Ryan’s voting record establishes firmly that Ryan is as much for bailouts and the expansion of government as Obama. He talks like a small government conservative on the deficit, too, but dig into the details and he promises to balance the budget on the back of closing loopholes in the tax code that he refuses to specify, while completely ignoring the severe problem of excessive total debt that is keeping the economy depressed today.
Does Ryan have an explanation for his voting record? Why did he put party loyalty above loyalty to the principles he now claims to espouse? Or did he forget his small government principles during the Bush years? Did he only discover Ayn Rand in 2008?

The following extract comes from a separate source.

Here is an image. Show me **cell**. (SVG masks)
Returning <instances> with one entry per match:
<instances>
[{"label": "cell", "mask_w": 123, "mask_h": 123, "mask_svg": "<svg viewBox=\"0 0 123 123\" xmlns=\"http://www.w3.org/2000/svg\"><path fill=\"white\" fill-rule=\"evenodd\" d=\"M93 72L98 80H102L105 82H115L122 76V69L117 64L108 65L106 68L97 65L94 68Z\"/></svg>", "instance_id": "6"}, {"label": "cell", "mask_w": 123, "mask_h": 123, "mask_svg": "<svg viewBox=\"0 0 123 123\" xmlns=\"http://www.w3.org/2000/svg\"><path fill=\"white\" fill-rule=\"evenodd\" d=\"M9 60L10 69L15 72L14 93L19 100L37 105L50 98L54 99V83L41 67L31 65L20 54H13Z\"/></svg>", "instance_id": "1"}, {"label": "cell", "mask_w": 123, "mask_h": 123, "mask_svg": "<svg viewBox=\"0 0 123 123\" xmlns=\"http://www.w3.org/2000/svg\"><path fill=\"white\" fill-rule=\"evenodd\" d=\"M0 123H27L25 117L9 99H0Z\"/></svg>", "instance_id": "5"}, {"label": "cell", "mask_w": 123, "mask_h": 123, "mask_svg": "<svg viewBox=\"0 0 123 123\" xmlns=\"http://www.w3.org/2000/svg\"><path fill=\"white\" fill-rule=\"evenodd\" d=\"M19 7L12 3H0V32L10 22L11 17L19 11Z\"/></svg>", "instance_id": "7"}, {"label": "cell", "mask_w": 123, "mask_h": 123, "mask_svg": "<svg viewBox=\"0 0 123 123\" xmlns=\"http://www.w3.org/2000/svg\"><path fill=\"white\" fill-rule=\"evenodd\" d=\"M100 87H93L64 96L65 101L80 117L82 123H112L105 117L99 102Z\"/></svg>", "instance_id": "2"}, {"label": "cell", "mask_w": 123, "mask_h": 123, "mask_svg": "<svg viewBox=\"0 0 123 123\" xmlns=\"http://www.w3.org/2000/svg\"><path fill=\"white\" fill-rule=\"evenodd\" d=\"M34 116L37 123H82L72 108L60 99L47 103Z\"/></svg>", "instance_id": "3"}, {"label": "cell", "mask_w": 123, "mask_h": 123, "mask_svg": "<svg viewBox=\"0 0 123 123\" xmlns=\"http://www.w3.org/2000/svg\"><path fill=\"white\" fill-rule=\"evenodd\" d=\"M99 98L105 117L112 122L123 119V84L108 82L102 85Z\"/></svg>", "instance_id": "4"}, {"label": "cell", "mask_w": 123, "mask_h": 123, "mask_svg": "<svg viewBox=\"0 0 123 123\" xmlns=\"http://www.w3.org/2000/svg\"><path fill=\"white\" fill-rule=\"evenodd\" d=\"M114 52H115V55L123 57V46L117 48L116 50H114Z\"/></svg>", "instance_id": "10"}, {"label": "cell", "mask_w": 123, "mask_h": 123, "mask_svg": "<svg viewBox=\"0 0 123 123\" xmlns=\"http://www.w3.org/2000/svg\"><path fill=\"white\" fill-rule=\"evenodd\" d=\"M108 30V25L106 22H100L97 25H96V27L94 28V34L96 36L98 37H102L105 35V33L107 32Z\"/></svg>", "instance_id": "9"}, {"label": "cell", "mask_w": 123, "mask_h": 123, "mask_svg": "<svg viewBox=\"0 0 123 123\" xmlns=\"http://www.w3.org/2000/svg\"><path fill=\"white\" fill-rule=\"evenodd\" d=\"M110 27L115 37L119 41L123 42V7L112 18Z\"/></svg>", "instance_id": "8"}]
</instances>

Ryan was forced to try and explain. Here’s the exchange between Ryan and ABC News’ Christiane Amanpour.
AMANPOUR: Congressman Ryan, you actually voted for the Wall Street bailout, and indeed the auto bailout as well.RYAN: Right. The auto bailout in order to prevent TARP from going to the auto companies, because we already put $25 billion aside in an energy bill, which I disapproved of, to go to auto companies.
What? Ryan later tried to clarify his remarks in an interview with the Daily Caller:
The president’s chief of staff made it extremely clear to me before the vote, which is either the auto companies get the money that was put in the Energy Department for them already — a bill that I voted against because I didn’t want to give them that money, which was only within the $25 billion, money that was already expended but not obligated — or the president was going to give them TARP, with no limit. That’s what they told me. That’s what the president’s chief of staff explained to me. I said, ‘Well, I don’t want them to get TARP. We want to keep TARP on a leash. We don’t want to expand it. So give them that Energy Department money that at least puts them out of TARP, and is limited.’ Well, where are we now? What I feared would happen did happen. The bill failed, and now they’ve got $87 billion from TARP, money we’re not going to get back. And now TARP, as a precedent established by the Bush administration, whereby the Obama administration now has turned this thing into its latest slush fund. And so I voted for that to prevent precisely what has happened, which I feared would happen.
Ryan should take a leaf out of Mr T.’s book and quit his jibber-jabber. He voted for TARP, as well as the auto bailout, and he has no reasonable explanation beyond fierce loyalty.
Republicans had two choices — Ron Paul and Gary Johnson — who are both consistent fiscal conservatives with no record of supporting bailouts or expansions of government, and no record of supporting costly pre-emptive wars. The Republican Party rejected both candidates, and instead went with two defenders of bailouts, two expanders of government, two believers in pre-emptive war and a large, powerful security state. That decision says an awful lot about the Republican Party.
People who want to see government play a smaller role in the economy and society should look elsewhere; outside of rhetoric both of the two major tickets have a track record of increasing the size and scope of government, increasing debt levels and bailing out favoured corporations.